Human immunodeficiency virus (HIV) is a rapidly evolving virus that faces two distinct environments. Within a single infected individual (``within host''), HIV is engaged in a race with the immune system, evolving to avoid the host defences. When transmitted from one infected individual to another (``between hosts''), HIV faces an extreme transmission bottleneck. A faster evolutionary rate is observed within-host than between-hosts. We hypothesize that the ability of the virus to transmit across the extreme transmission bottleneck is an important factor for this difference in the evolutionary rates, and that when a virus mutates within-host the ability for the virus to transmit is usually reduced. This leads to the transmission of viruses that are more like the virus that established the infection than the average virus within-host at the time of a transmission.

Further evidence of this conflict between the virus' ability to out compete other viral strains within-host and the ability of the virus to transmit is seen in the discrepancy between laboratory experiments, where HIV subtypes A and D replicate more quickly than subtype C, and the global epidemic, which is increasingly dominated by HIV subtype C. To address this conflict we consider data from a four year, 8000 participant study in Uganda and Zimbabwe where differences between subtypes in the study participants were considered. To detect the ability of one viral subtype to out-compete another subtype, samples from early in a participant's infection are required.
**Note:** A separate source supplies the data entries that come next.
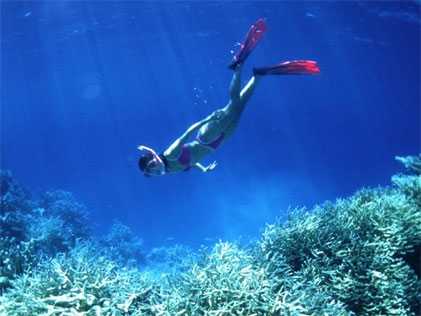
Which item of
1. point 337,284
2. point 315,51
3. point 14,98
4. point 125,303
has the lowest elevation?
point 14,98

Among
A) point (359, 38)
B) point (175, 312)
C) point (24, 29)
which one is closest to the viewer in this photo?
point (175, 312)

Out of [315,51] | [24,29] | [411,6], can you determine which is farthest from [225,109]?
[315,51]

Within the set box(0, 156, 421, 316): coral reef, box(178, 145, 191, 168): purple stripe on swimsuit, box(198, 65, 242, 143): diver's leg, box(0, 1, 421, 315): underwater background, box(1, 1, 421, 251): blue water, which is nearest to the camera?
box(0, 156, 421, 316): coral reef

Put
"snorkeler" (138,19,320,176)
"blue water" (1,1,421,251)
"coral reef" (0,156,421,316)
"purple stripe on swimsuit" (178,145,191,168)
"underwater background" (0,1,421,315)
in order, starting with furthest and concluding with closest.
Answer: "blue water" (1,1,421,251) → "snorkeler" (138,19,320,176) → "purple stripe on swimsuit" (178,145,191,168) → "underwater background" (0,1,421,315) → "coral reef" (0,156,421,316)

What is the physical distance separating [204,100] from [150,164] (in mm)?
69038

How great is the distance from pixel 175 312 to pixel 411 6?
3260 cm

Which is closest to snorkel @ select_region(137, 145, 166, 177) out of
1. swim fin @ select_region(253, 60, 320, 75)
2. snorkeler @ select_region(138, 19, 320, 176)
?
snorkeler @ select_region(138, 19, 320, 176)

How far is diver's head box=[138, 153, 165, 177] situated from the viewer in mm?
7382

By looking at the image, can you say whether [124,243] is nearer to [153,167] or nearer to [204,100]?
[153,167]

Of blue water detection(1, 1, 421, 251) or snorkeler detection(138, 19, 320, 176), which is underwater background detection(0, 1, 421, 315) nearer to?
blue water detection(1, 1, 421, 251)

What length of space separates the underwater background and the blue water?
33 centimetres

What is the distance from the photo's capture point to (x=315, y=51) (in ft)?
159

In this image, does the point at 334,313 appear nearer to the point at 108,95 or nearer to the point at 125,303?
the point at 125,303

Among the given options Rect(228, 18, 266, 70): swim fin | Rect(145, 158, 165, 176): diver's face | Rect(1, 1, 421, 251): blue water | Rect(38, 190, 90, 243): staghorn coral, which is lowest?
Rect(1, 1, 421, 251): blue water
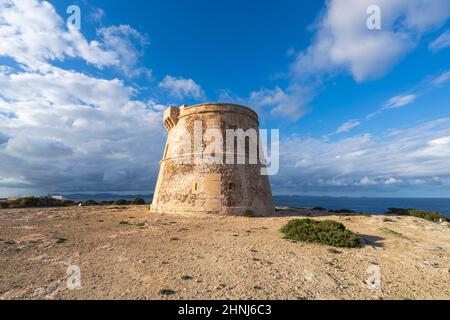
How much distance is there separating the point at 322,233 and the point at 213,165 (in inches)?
407

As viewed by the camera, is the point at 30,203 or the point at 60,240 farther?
the point at 30,203

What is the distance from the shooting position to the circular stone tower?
58.3 ft

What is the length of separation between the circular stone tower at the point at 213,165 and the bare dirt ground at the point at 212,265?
20.1ft

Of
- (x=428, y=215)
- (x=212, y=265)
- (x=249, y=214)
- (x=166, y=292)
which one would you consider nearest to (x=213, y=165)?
(x=249, y=214)

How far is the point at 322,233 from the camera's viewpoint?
1005 cm

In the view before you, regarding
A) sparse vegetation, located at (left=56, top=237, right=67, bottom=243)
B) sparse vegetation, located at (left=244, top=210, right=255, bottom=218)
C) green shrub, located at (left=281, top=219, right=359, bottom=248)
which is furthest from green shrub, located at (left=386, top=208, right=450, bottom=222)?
sparse vegetation, located at (left=56, top=237, right=67, bottom=243)

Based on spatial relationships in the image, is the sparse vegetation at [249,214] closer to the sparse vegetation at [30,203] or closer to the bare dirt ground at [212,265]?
the bare dirt ground at [212,265]

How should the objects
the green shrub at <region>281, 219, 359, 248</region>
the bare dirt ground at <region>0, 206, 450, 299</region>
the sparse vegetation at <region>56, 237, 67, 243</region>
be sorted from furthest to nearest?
the green shrub at <region>281, 219, 359, 248</region>, the sparse vegetation at <region>56, 237, 67, 243</region>, the bare dirt ground at <region>0, 206, 450, 299</region>

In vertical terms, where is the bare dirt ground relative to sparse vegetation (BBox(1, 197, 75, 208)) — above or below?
below

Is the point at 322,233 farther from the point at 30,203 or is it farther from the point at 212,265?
the point at 30,203

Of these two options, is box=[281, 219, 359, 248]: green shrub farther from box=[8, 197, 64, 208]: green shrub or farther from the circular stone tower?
box=[8, 197, 64, 208]: green shrub

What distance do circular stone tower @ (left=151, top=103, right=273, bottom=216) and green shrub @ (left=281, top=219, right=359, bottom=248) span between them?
22.8ft

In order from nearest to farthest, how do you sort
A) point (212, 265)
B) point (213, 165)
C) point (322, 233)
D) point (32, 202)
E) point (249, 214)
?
point (212, 265), point (322, 233), point (249, 214), point (213, 165), point (32, 202)
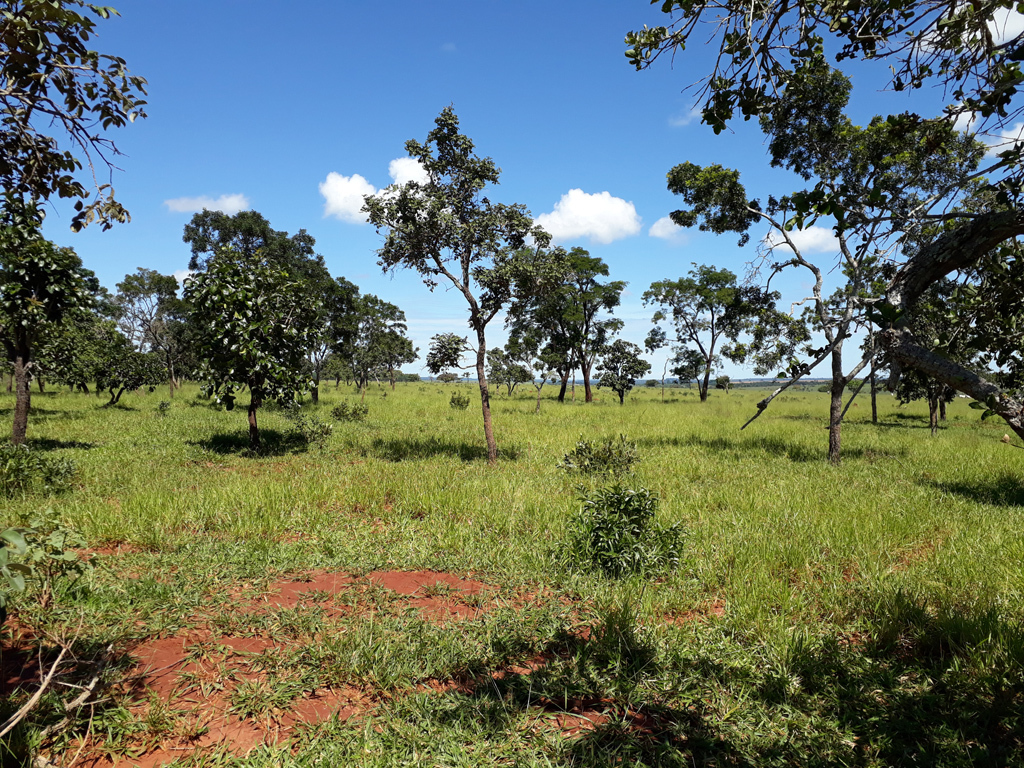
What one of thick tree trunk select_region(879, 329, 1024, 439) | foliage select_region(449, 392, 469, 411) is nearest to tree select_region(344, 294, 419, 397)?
foliage select_region(449, 392, 469, 411)

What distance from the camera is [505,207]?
11.6 metres

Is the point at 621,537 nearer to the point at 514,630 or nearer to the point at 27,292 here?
the point at 514,630

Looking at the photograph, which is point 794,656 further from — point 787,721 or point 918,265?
point 918,265

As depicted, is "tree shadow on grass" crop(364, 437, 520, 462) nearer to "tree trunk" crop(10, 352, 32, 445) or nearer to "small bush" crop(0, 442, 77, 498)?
"small bush" crop(0, 442, 77, 498)

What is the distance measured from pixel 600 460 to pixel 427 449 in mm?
5196

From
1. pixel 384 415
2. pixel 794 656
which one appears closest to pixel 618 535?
pixel 794 656

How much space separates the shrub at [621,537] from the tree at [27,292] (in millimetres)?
11903

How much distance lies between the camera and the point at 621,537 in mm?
5934

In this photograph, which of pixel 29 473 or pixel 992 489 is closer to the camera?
pixel 29 473

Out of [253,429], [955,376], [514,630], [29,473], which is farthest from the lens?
[253,429]

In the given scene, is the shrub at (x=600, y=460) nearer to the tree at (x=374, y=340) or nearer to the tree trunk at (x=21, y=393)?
the tree trunk at (x=21, y=393)

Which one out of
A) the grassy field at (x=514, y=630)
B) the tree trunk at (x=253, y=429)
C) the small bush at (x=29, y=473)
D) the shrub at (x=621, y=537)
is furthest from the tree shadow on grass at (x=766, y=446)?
the small bush at (x=29, y=473)

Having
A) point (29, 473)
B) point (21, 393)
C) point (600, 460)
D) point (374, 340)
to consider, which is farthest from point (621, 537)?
point (374, 340)

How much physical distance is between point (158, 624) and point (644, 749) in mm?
4145
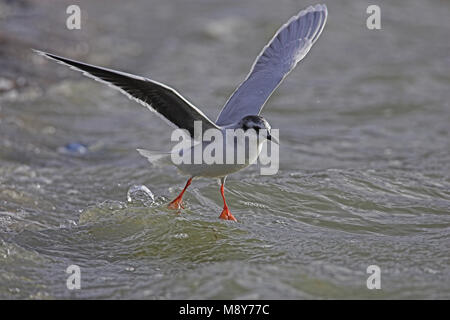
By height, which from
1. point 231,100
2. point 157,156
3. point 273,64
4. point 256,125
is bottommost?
point 157,156

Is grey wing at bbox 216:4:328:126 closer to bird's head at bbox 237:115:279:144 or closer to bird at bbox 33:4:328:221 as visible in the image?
bird at bbox 33:4:328:221

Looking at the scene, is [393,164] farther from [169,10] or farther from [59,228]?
[169,10]

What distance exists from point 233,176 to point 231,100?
172 cm

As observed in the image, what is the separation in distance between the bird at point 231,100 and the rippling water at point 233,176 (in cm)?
68

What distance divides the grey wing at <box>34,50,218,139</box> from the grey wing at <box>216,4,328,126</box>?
0.68m

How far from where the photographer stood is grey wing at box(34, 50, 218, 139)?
5344 mm

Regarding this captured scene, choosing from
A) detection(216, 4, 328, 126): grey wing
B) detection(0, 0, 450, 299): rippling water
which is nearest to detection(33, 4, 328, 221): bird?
detection(216, 4, 328, 126): grey wing

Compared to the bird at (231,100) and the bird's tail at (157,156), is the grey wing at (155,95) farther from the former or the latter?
the bird's tail at (157,156)

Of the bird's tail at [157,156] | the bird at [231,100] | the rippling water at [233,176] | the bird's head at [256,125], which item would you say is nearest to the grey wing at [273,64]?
the bird at [231,100]

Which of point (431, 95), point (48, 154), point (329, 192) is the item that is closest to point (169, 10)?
point (431, 95)

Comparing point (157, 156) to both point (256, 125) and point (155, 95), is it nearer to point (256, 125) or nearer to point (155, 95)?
point (155, 95)

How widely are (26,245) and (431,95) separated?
858 centimetres

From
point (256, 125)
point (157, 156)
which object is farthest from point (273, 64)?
point (157, 156)

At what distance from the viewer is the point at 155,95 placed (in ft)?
18.5
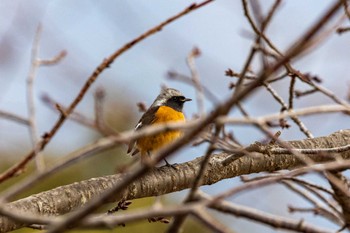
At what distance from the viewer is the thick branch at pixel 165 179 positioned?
9.58 feet

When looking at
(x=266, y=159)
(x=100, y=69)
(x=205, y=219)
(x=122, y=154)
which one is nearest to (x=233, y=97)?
(x=205, y=219)

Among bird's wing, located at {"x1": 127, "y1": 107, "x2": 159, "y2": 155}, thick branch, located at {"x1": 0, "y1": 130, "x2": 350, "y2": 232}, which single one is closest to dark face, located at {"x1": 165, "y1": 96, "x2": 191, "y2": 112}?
bird's wing, located at {"x1": 127, "y1": 107, "x2": 159, "y2": 155}

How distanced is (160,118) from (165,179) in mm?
1876

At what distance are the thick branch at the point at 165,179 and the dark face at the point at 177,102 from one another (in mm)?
1962

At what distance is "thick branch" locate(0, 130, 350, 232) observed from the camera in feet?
9.58

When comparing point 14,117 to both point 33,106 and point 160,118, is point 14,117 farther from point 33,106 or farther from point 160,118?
point 160,118

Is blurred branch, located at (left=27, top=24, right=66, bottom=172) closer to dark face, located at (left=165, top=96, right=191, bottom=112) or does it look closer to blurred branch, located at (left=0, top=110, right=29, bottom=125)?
blurred branch, located at (left=0, top=110, right=29, bottom=125)

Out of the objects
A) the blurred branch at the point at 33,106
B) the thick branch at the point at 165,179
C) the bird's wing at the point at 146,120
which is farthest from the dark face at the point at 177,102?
the blurred branch at the point at 33,106

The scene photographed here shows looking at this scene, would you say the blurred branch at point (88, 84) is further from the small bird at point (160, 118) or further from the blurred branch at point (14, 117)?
the small bird at point (160, 118)

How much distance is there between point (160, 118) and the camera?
538cm

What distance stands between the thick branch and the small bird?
41.7 inches

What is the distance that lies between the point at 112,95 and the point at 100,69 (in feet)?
32.5

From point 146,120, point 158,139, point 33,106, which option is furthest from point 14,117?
point 146,120

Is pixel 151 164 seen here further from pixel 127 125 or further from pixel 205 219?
pixel 127 125
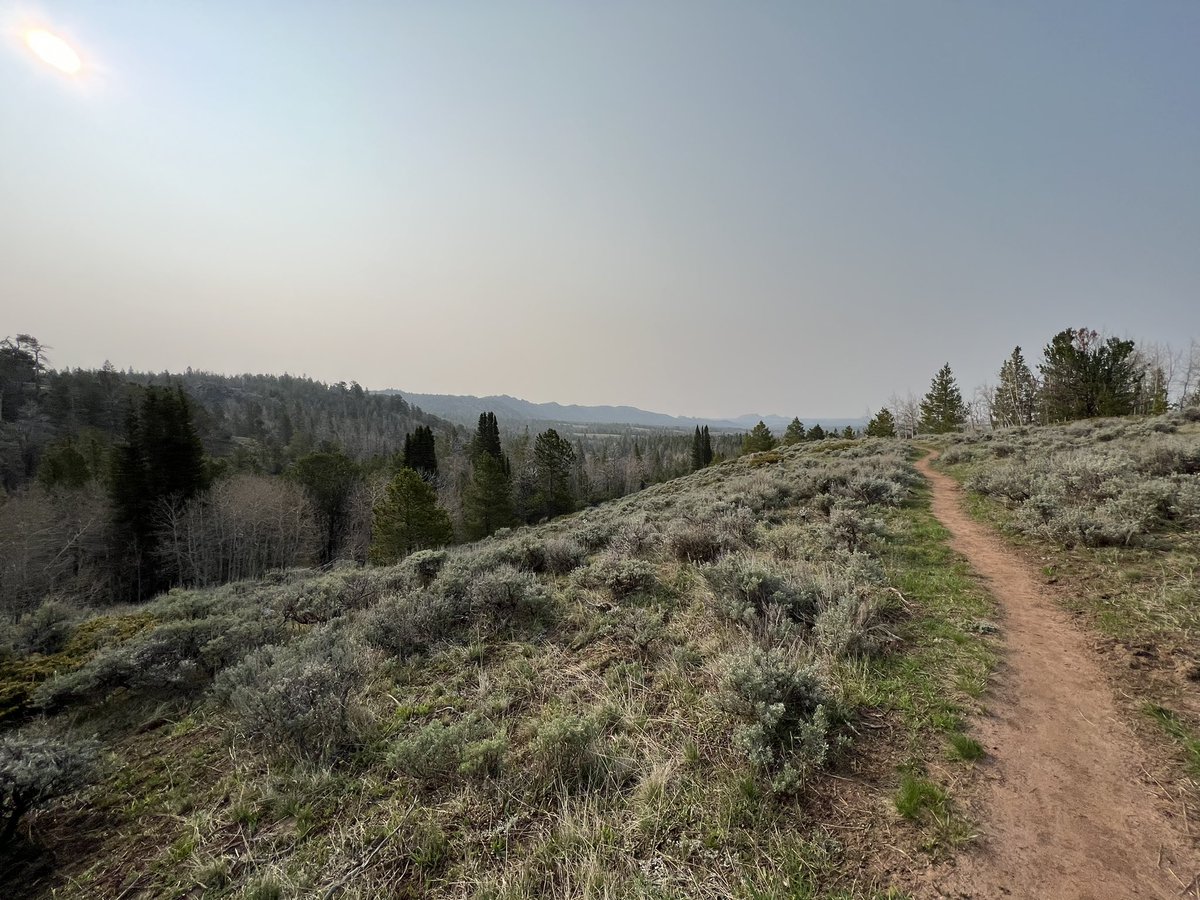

By simulating participant's appointment timing and infection time courses, we were able to determine that the data-set did not contain the information needed to detect differences in within-host replication rates between subtypes.

In order to detect possible differences between HIV subtypes we consider the constructed virus, simian/human immunodeficiency virus (SHIV), which infects macaques and shares the subtype differences of HIV. Developing a statistical model and gathering data from over 143 non-human primates infected with SHIV from over 20 previous studies, we were able to detect distinct replication advantages for both subtype C and D. Subtype C has a lower ability to infect new cells, within-host, but generates more new virus from each cell it infects than subtype D.